En deuxième lieu, aux termes de l’article 8 de la convention européenne de sauvegarde des droits de l’homme et des libertés fondamentales : « 1. Toute personne a droit au respect de sa vie privée et familiale, de son domicile et de sa correspondance. 2. Il ne peut y avoir ingérence d’une autorité publique dans l’exercice de ce droit que pour autant que cette ingérence est prévue par la loi et qu’elle constitue une mesure qui, dans une société démocratique, est nécessaire à la sécurité nationale, à la sûreté publique, au bien-être économique du pays, à la défense de l’ordre et à la prévention des infractions pénales, à la protection de la santé ou de la morale, ou à la protection des droits et libertés d’autrui ».

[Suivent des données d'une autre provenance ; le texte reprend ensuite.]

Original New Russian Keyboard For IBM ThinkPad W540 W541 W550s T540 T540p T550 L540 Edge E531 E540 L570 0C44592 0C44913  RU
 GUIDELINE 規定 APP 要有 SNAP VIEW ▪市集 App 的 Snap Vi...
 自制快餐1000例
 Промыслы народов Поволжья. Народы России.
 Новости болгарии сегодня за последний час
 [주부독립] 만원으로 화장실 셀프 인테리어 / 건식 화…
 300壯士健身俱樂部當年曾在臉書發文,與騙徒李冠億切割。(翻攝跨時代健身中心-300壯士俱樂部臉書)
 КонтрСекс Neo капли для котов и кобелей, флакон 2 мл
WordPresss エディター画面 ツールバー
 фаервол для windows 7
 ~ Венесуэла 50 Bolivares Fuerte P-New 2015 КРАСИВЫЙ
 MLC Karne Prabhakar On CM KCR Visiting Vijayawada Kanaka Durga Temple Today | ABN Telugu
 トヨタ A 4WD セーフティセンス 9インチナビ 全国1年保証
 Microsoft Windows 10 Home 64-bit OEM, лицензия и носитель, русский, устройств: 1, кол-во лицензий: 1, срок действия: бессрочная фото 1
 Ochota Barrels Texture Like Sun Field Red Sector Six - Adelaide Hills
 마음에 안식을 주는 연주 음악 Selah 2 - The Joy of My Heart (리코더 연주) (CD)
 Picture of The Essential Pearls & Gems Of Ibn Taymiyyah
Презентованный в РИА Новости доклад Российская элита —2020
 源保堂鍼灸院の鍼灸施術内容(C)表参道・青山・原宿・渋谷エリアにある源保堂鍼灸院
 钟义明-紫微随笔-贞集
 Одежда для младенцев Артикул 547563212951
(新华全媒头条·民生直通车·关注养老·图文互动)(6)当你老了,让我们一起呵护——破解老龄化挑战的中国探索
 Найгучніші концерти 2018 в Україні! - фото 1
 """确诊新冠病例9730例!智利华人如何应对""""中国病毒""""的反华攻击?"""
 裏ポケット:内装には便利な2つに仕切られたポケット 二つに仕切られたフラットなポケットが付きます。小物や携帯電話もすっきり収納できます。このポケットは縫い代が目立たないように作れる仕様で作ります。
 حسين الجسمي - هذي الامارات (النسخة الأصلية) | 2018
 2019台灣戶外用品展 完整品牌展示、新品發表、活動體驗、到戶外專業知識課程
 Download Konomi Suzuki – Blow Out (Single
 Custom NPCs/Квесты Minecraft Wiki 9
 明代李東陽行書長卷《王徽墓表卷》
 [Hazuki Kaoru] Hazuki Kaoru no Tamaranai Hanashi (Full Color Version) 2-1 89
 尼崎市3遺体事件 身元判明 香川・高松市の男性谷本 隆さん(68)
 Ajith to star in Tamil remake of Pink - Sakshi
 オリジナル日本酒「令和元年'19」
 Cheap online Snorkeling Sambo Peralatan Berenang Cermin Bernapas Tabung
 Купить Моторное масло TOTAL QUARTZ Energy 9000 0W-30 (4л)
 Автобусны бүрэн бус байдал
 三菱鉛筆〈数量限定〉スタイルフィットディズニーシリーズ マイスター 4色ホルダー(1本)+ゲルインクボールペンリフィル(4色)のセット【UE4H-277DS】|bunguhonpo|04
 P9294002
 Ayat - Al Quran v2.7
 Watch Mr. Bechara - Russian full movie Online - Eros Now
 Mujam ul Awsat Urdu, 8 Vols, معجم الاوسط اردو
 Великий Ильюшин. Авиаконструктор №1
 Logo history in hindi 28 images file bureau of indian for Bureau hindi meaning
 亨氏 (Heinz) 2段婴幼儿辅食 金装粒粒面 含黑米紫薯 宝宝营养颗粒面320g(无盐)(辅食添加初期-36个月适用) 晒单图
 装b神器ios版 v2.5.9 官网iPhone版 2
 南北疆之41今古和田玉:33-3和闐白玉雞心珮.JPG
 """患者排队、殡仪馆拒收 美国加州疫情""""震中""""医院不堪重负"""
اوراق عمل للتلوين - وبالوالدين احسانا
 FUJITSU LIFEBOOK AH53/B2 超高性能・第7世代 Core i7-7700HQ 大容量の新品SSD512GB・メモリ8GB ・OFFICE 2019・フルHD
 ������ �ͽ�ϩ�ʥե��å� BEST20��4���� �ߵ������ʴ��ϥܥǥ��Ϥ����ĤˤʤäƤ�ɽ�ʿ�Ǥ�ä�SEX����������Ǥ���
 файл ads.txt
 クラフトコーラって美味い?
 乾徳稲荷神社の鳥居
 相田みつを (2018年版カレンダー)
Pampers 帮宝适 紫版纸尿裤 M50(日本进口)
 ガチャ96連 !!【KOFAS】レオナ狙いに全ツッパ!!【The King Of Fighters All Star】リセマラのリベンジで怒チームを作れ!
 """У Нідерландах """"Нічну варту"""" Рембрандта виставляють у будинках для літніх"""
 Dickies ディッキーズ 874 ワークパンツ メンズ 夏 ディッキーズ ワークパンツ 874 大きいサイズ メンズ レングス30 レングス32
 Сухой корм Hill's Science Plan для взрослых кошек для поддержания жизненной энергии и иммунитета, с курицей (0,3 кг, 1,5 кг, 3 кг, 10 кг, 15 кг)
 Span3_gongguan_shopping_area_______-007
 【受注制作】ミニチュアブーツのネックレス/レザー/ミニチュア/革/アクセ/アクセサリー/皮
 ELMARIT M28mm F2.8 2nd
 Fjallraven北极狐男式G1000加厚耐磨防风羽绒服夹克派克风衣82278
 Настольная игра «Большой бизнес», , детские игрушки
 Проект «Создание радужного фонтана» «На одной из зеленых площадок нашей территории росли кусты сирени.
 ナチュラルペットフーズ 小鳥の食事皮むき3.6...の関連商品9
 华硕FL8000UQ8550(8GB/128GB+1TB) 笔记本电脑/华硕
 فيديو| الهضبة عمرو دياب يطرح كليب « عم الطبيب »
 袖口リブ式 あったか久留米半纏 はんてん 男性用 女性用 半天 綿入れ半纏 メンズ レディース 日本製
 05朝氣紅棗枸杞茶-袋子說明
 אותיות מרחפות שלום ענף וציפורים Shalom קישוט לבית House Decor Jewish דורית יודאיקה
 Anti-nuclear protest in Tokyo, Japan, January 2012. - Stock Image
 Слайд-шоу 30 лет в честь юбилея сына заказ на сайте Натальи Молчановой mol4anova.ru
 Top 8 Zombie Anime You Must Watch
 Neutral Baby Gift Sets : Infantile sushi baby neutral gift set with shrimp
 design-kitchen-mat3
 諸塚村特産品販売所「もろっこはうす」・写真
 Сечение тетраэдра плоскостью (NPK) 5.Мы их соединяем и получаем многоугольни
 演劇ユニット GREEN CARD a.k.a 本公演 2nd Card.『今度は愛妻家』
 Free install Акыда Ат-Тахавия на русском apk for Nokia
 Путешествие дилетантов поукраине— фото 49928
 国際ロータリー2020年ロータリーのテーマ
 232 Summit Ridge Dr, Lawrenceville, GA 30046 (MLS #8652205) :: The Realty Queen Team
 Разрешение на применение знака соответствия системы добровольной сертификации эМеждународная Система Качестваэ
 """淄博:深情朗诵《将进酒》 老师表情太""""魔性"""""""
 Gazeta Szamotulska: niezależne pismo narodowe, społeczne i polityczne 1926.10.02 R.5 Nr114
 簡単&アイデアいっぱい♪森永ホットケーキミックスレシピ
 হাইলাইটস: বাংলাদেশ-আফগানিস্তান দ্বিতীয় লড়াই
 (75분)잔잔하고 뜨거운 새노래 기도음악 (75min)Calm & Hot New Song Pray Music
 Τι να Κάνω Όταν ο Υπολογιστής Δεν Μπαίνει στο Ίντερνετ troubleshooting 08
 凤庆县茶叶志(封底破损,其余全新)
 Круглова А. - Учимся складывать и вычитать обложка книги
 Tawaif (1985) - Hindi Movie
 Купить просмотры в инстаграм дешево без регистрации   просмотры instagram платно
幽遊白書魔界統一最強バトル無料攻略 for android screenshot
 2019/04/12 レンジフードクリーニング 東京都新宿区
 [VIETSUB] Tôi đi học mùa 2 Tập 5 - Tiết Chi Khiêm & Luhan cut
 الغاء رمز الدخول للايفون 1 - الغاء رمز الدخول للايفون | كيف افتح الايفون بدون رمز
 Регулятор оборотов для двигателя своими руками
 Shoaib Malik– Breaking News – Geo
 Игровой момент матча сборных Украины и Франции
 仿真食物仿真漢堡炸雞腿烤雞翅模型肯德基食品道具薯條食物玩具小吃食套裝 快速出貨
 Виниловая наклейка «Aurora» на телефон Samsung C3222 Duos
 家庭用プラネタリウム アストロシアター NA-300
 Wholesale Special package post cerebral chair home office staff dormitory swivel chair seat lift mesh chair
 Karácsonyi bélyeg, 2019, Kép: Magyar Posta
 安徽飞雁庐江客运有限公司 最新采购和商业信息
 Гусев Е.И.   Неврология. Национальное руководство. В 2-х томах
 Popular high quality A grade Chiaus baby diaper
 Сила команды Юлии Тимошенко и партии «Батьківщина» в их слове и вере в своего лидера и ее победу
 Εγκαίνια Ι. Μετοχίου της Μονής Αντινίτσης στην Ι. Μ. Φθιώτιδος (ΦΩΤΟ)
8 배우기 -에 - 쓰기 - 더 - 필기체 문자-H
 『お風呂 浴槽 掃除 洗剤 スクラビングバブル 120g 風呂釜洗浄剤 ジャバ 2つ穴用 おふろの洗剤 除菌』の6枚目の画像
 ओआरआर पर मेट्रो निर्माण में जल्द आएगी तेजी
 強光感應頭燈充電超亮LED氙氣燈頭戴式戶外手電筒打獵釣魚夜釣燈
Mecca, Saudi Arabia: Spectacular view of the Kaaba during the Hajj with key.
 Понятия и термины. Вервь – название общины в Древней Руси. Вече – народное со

Mme A… se prévaut de la durée de son séjour, de la présence régulière de son frère sur le territoire français et de son intégration professionnelle. Il ressort toutefois des pièces du dossier que l’intéressée n’était présente en France que depuis un peu plus de cinq ans à la date de l’arrêté en litige et elle ne démontre pas y avoir des liens particulièrement intenses et stables. En particulier, si l’intéressée se prévaut de la présence régulière de son frère, elle ne produit aucun élément de nature à établir l’intensité des liens qu’elle entretiendrait avec lui. Par ailleurs, les circonstances invoquées par Mme A…, tirées de ce qu’elle a été recrutée en qualité de joueuse de basketball du 19 août 2019 au 30 juin 2022, de ce qu’elle a dû subir des soins de rééducation de longue durée à la suite d’un accident de travail survenu le 11 décembre 2021 et de ce qu’elle présente un taux d’incapacité permanente de 6% ne suffisent pas à établir qu’elle aurait fixé en France le centre de ses intérêts personnels et familiaux. Enfin, si Mme A… justifie d’une promesse d’embauche pour un emploi d’employé polyvalent de restauration rapide ainsi que de son inscription au brevet d’aptitude aux fonctions d’animateur, de son inscription au permis B et de ses démarches en vue de la poursuite d’une formation d’aide-soignante, ces circonstances n’établissent pas davantage qu’elle aurait fixé sur le territoire le centre de ses intérêts personnels. Dans ces conditions, la décision de refus de titre de séjour en litige ne peut être regardée comme portant à son droit au respect de sa vie privée et familiale une atteinte disproportionnée par rapport aux buts en vue desquels elle a été prise. Par suite, le moyen tiré de la méconnaissance de l’article 8 de la convention européenne de sauvegarde des droits de l’homme et des libertés fondamentales doit être écarté. Pour les mêmes motifs, le moyen tiré de l’erreur manifeste d’appréciation doit également être écarté.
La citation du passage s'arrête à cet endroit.